┏━━

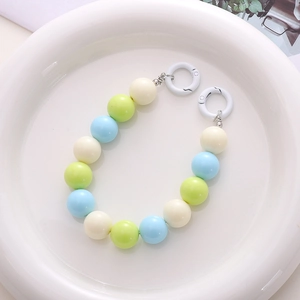 Detail of 16mm macaron acrylic beads phone strap with white round spring clasps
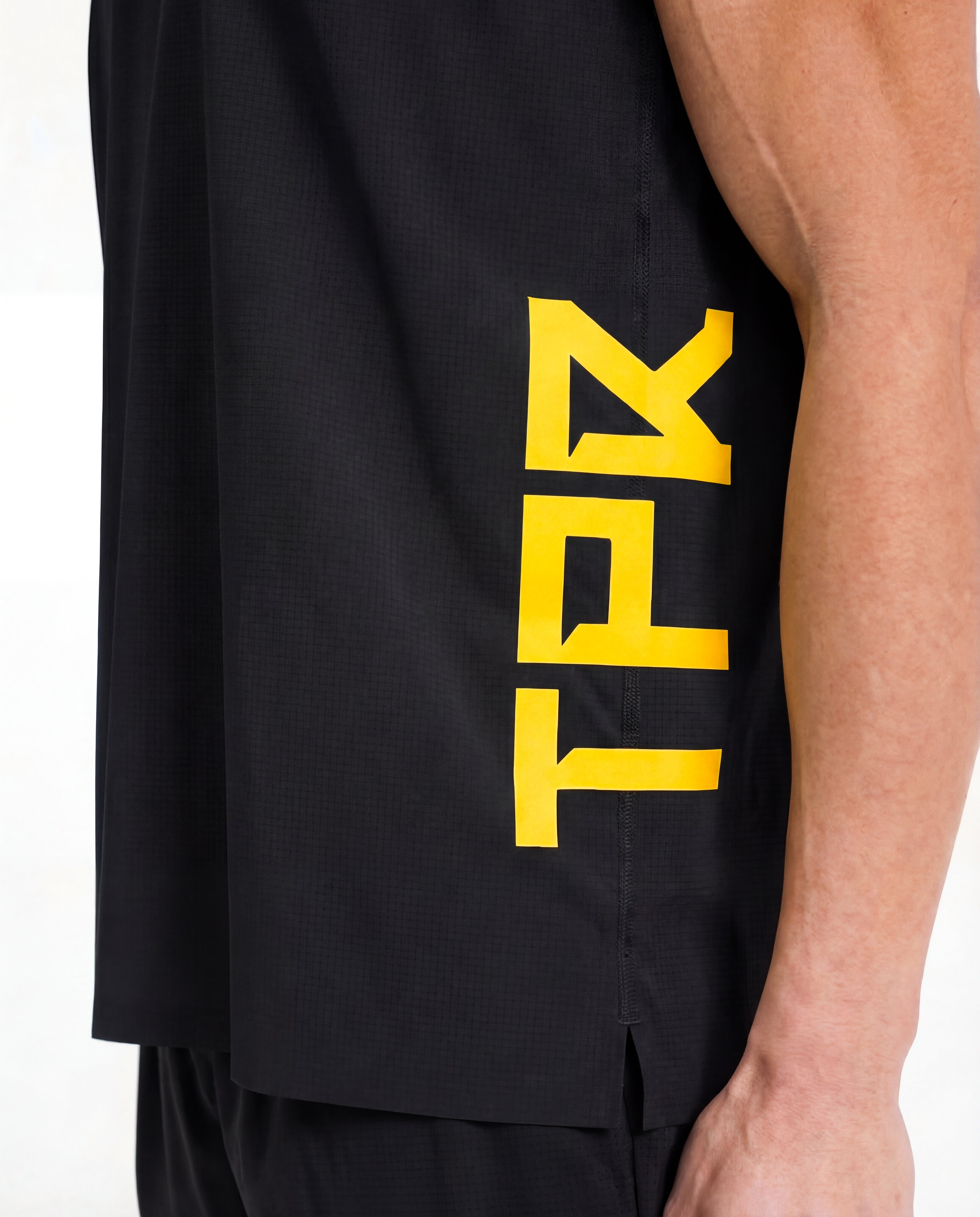 TPR Performance Singlet by Taper — close-up fabric detail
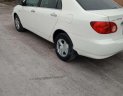 Toyota Corolla 2002 - Cần bán lại xe Toyota Corolla 1.3 sản xuất năm 2002, màu trắng xe gia đình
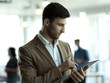 © Yuri Arcurs/peopleimages.com - Technology, communication and businessman with tablet reading email, sales report or company website in office. Research, leadership and networking, online schedule management app at startup agency.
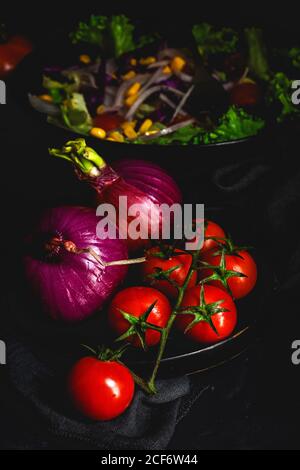 Gesundes veganes Essen mit frischem Salat, Kirschtomaten, roten Zwiebeln und Mais auf dunklem Hintergrund Stockfoto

┗━━

Could you copy out each line of the listing above word for word, leaving the pictures out of your answer?

 Detail of 16mm macaron acrylic beads phone strap with white round spring clasps
 TPR Performance Singlet by Taper — close-up fabric detail
 Toyota Corolla 2002 - Cần bán lại xe Toyota Corolla 1.3 sản xuất năm 2002, màu trắng xe gia đình
 © Yuri Arcurs/peopleimages.com - Technology, communication and businessman with tablet reading email, sales report or company website in office. Research, leadership and networking, online schedule management app at startup agency.
 Gesundes veganes Essen mit frischem Salat, Kirschtomaten, roten Zwiebeln und Mais auf dunklem Hintergrund Stockfoto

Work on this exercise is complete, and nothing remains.